*** DATA RECORDS Section Begins ***

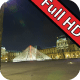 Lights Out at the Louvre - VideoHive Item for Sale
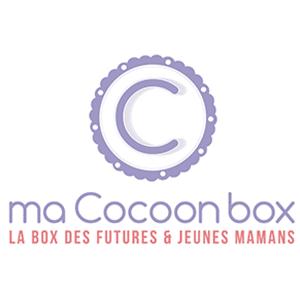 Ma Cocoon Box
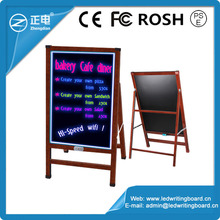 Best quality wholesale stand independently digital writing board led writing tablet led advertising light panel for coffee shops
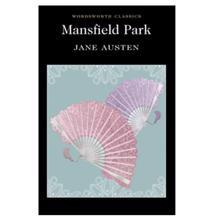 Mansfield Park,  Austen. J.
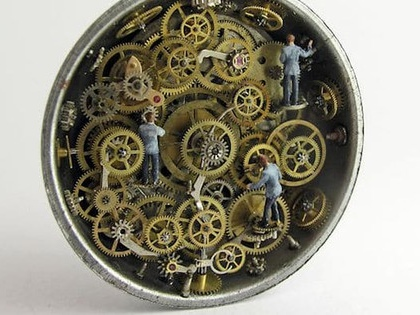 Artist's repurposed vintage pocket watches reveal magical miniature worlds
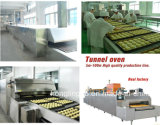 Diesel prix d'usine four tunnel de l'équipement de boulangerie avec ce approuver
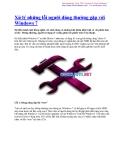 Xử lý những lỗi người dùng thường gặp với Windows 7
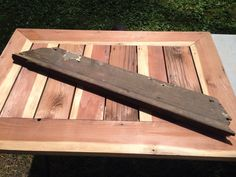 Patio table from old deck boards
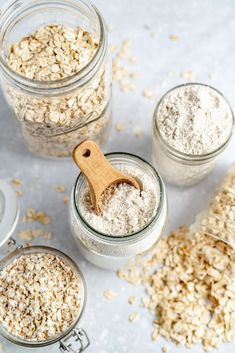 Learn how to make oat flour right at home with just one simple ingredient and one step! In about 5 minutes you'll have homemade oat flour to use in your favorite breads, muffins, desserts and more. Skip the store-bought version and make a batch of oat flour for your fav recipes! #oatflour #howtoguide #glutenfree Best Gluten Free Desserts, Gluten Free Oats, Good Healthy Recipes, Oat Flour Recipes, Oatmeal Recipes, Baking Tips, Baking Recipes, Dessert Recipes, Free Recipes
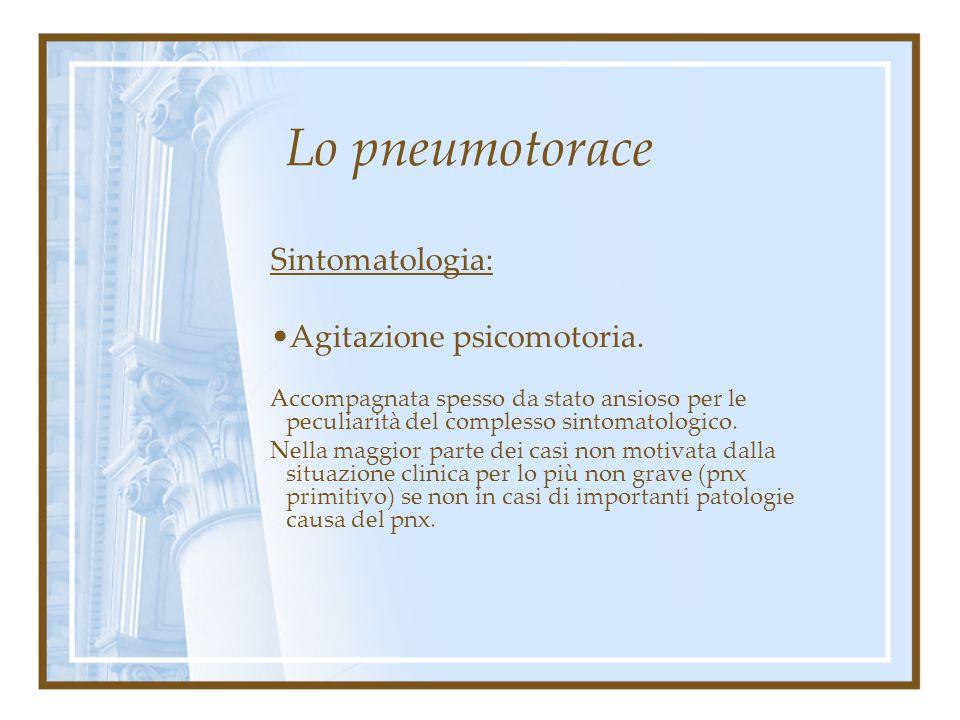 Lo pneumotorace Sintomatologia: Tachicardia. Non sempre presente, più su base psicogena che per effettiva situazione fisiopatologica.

*** DATA RECORDS Section Ends ***

Only the records, copied exactly and free of pictures, belong in the answer.

 Lights Out at the Louvre - VideoHive Item for Sale
 Ma Cocoon Box
 Best quality wholesale stand independently digital writing board led writing tablet led advertising light panel for coffee shops
 Mansfield Park,  Austen. J.
 Artist's repurposed vintage pocket watches reveal magical miniature worlds
 Diesel prix d'usine four tunnel de l'équipement de boulangerie avec ce approuver
 Xử lý những lỗi người dùng thường gặp với Windows 7
 Patio table from old deck boards
 Learn how to make oat flour right at home with just one simple ingredient and one step! In about 5 minutes you'll have homemade oat flour to use in your favorite breads, muffins, desserts and more. Skip the store-bought version and make a batch of oat flour for your fav recipes! #oatflour #howtoguide #glutenfree Best Gluten Free Desserts, Gluten Free Oats, Good Healthy Recipes, Oat Flour Recipes, Oatmeal Recipes, Baking Tips, Baking Recipes, Dessert Recipes, Free Recipes
 Lo pneumotorace Sintomatologia: Tachicardia. Non sempre presente, più su base psicogena che per effettiva situazione fisiopatologica.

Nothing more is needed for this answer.